Historical Marker #2109 in Lynch, Kentucky (Harlan County) commemorates the history of the Lynch Colored School, a segregation-era school that educated the community's African American students.
When the coal boom hit eastern Kentucky in the early-twentieth century, mining companies primarily recruited their workers from three population segments. First were local residents, who were traditionally farmers. Second were immigrants, including natives of Poland, Hungary, Yugoslavia, and Italy. Third were African Americans from the Southern states. Like the native mountaineers, they were typically farmers or had worked in the iron foundries of cities such as Chattanooga, Tennessee, and Birmingham, Alabama. Many African Americans who tired of a sharecropping existence welcomed a new change of scenery and opportunity for wage labor.

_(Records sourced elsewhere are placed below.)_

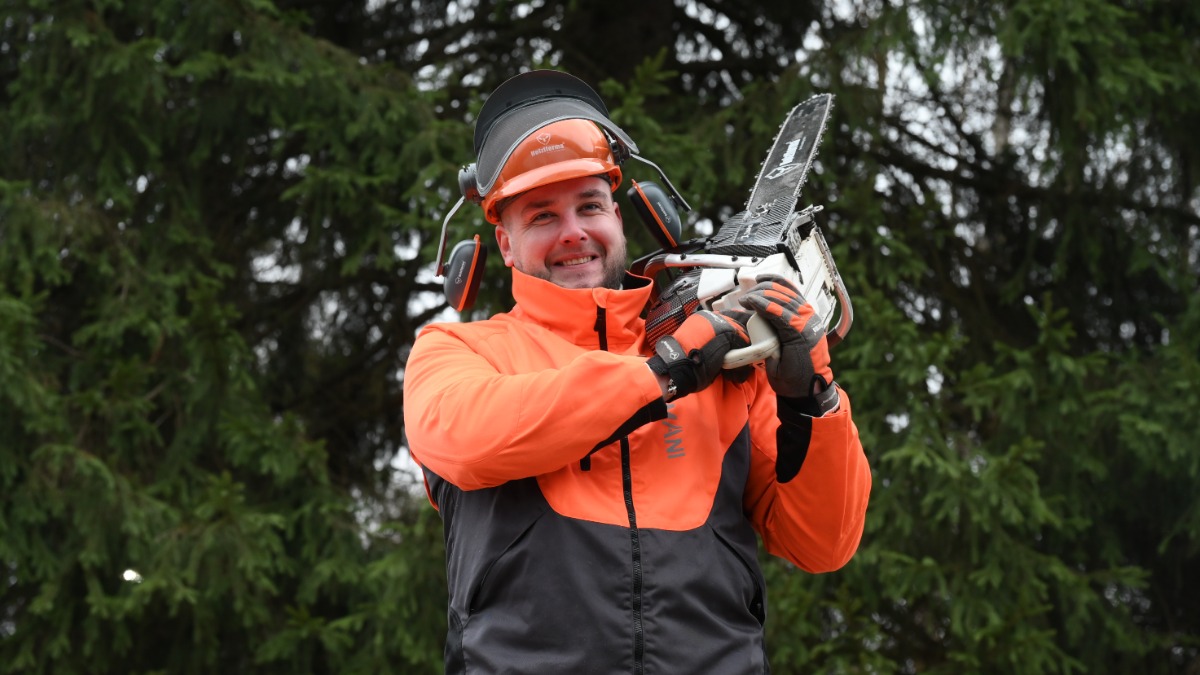 Начальник лесопожарной станции «Талдом» Максим Рябов готовится к спилу главной елки страны, которая украсит Соборную площадь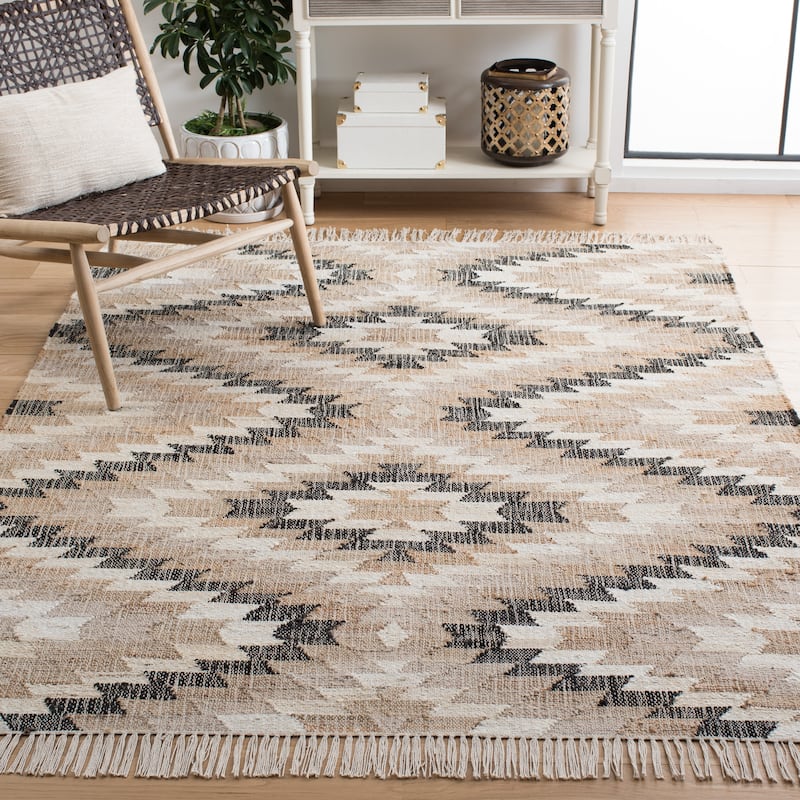 SAFAVIEH Handmade Natural Fiber Saniya Boho Tribal Jute Fringe - 4' x 6' - Natural/Black - Rectangle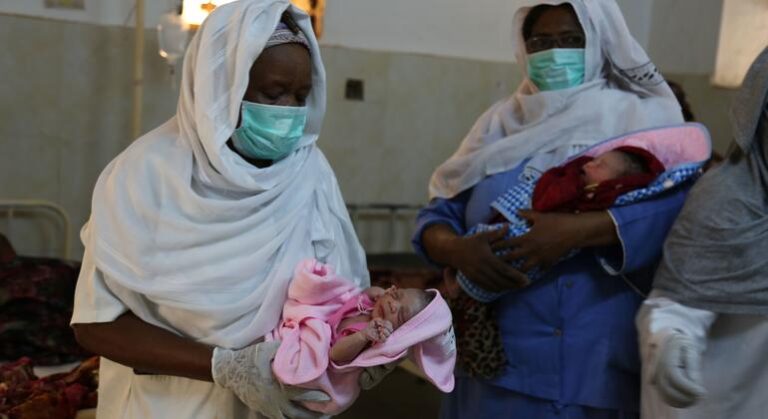 Health teams brave war conditions in Sudan to save newborn babies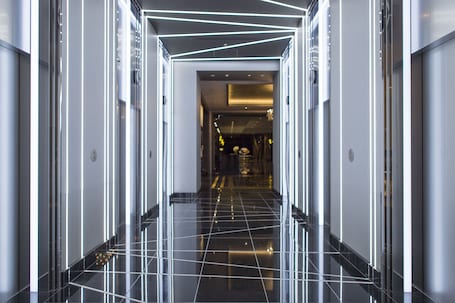 Lobby. The Park Front Hotel at Universal Studios Japan
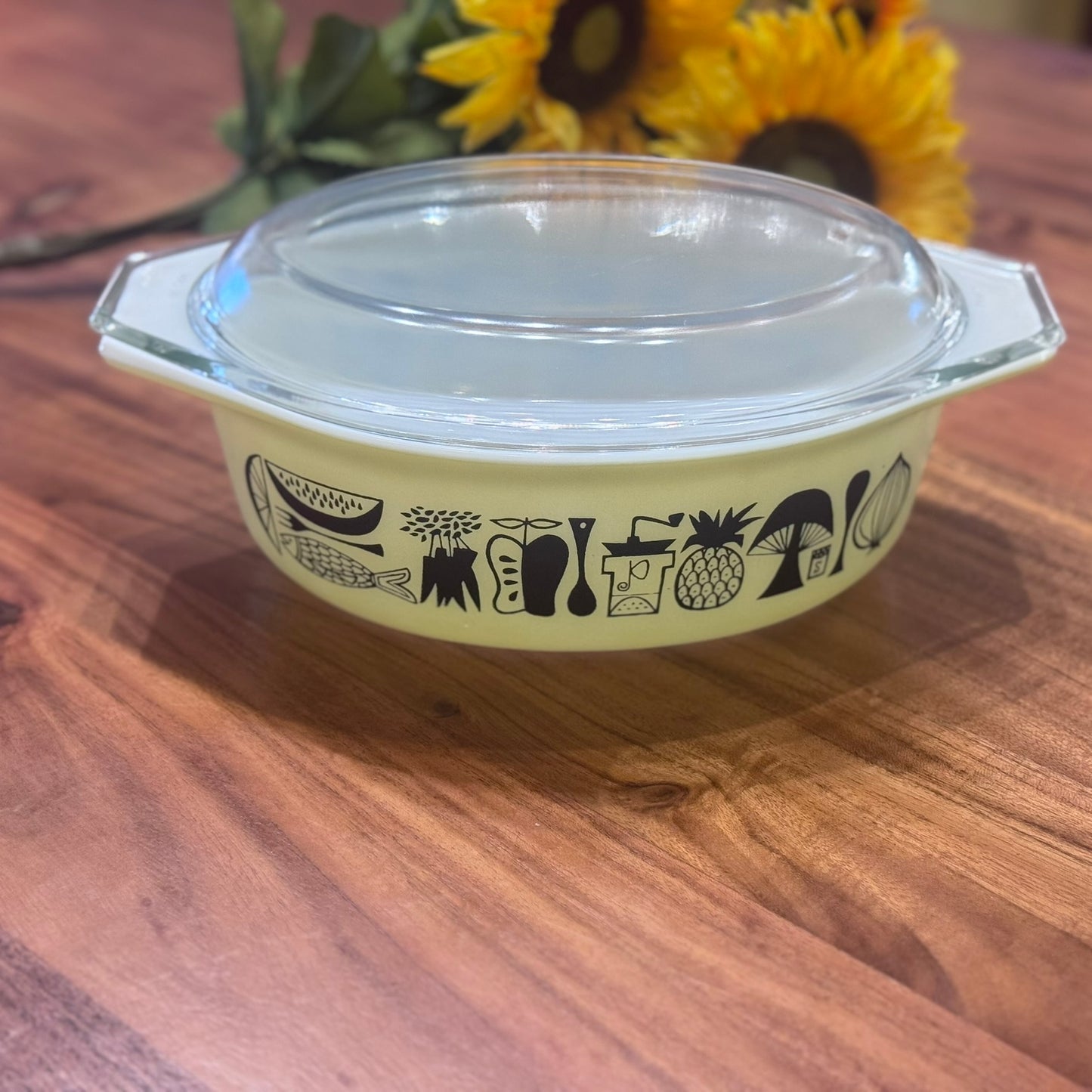 PYREX "Mod Kitchen" Oval 1 1/2 QT Casserole Dish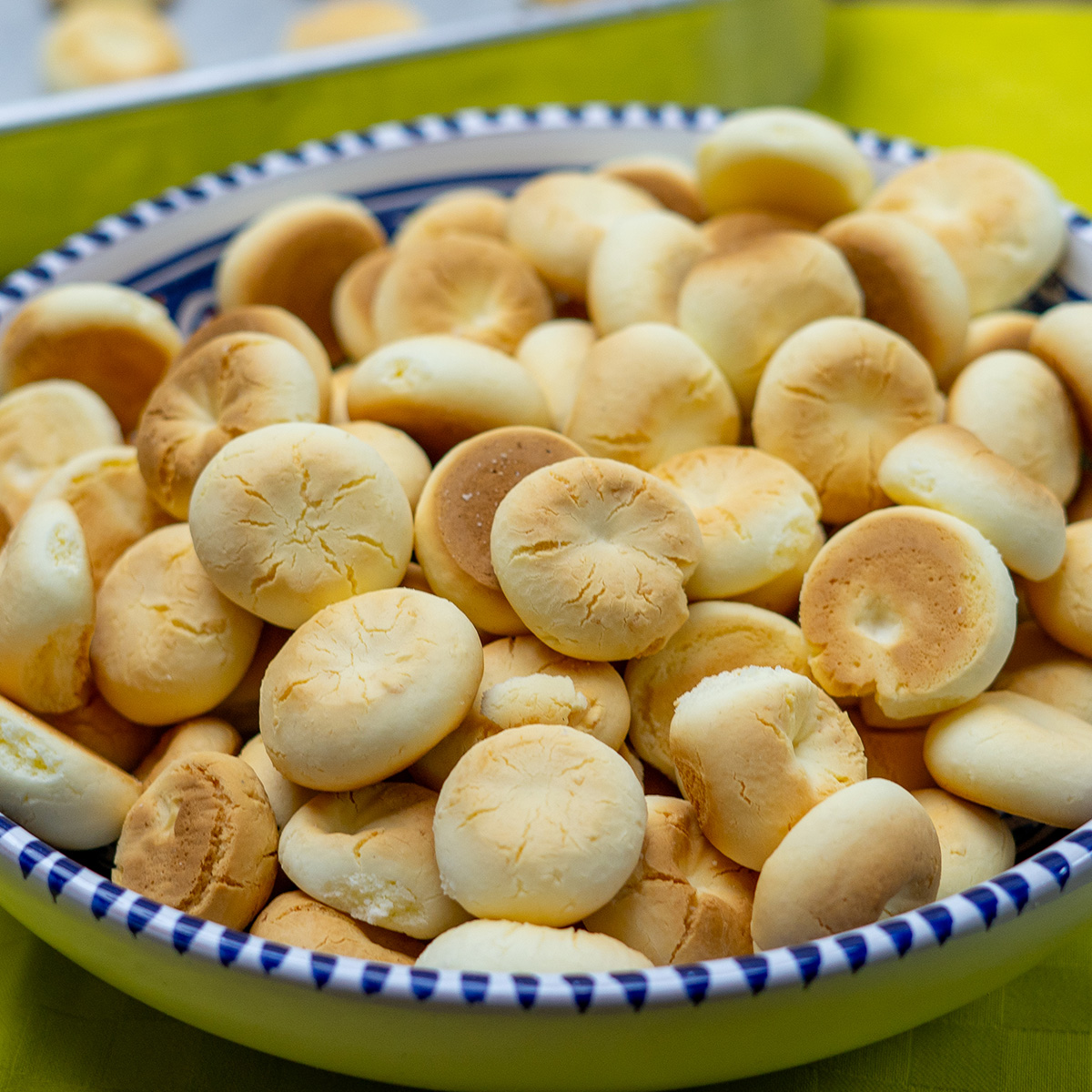 Biscoitos de leite condensado prontos para serem servidos.
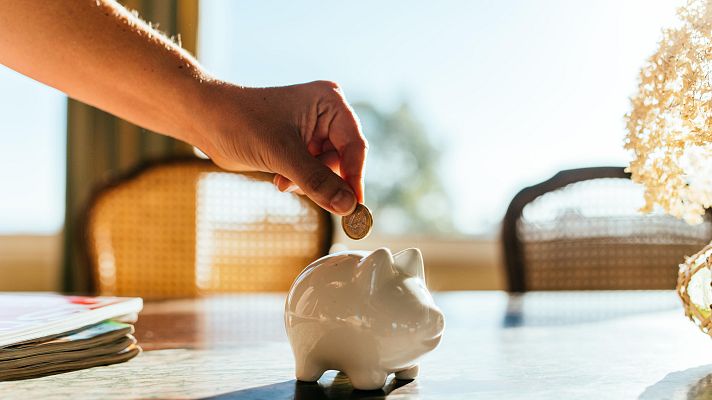 Telediario 1 - Gestionar las finanzas a través de una aplicación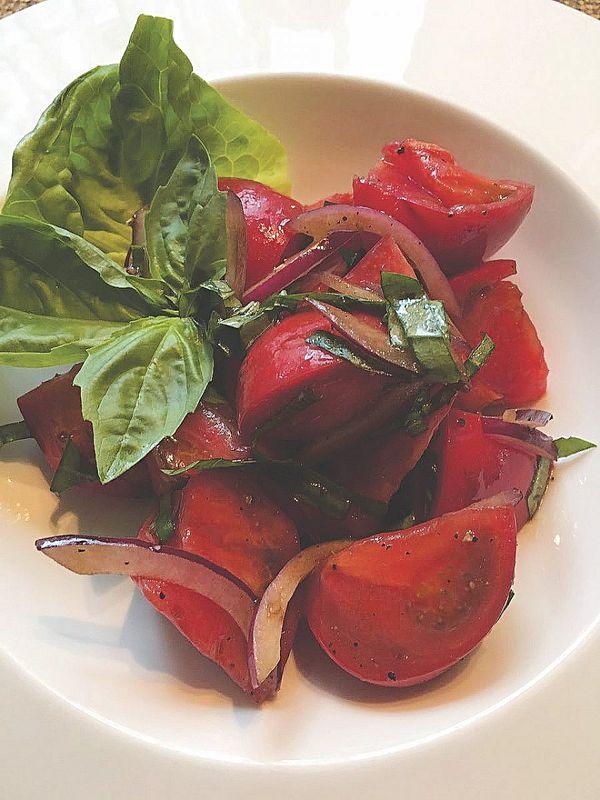 Сладкие томаты с красным луком и базиликом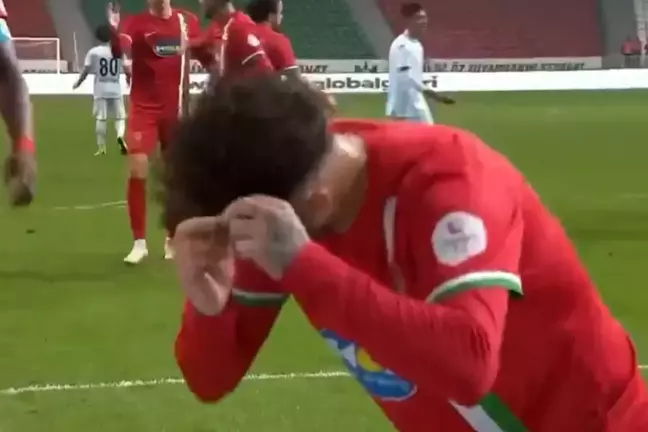 7-0'lık maçta tartışma yaratan görüntü! Amedsporlu futbolcu da saçlarını ördü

During segregation, local residents and immigrant children attended the same schools, but African American students were educated elsewhere. In an attempt to accommodate "separate but equal" facilities as determined by the famous 1896 Supreme Court case of Plessy v. Ferguson, in 1923, the United States Coal Company constructed the Lynch Colored School in Harlan County, which served the adjacent coal towns of Lynch and Benham.
While their fathers toiled away in coal mines, the students at Lynch Colored School received instruction. African American teachers and administrators worked long hours to provide the miners' children with a quality education. Community ties were strong among Lynch’s black population. School events and sports teams brought out the whole community to support their scholars. When the school finally integrated in 1963, it became the town's West Main High School.
Today, Lynch Colored School still stands as a testament to African American initiative. Many of Lynch's black community—although now dispersed across the United States—still hold reunions to remember their times growing up in coal country.